§ DATA RECORDS
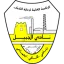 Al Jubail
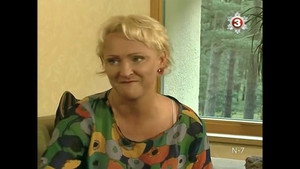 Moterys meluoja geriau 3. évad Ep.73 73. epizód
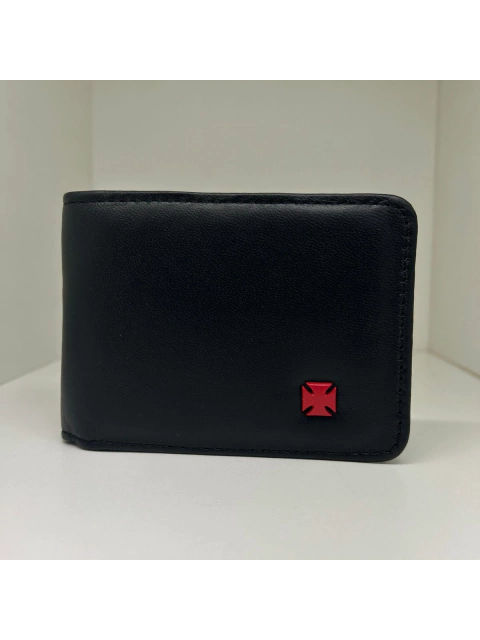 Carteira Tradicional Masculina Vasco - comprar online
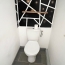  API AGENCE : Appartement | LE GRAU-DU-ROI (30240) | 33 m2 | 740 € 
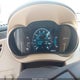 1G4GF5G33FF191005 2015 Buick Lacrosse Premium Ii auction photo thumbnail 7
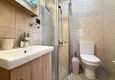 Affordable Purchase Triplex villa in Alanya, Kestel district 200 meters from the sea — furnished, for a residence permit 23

§ THE TASK
I need the lines from the line containing "Moterys meluoja geriau" through the final line of the listing duplicated exactly, both ends included, with no pictures and nothing else.

§ RESULT OF THIS EXERCISE
 Moterys meluoja geriau 3. évad Ep.73 73. epizód
 Carteira Tradicional Masculina Vasco - comprar online
  API AGENCE : Appartement | LE GRAU-DU-ROI (30240) | 33 m2 | 740 € 
 1G4GF5G33FF191005 2015 Buick Lacrosse Premium Ii auction photo thumbnail 7
 Affordable Purchase Triplex villa in Alanya, Kestel district 200 meters from the sea — furnished, for a residence permit 23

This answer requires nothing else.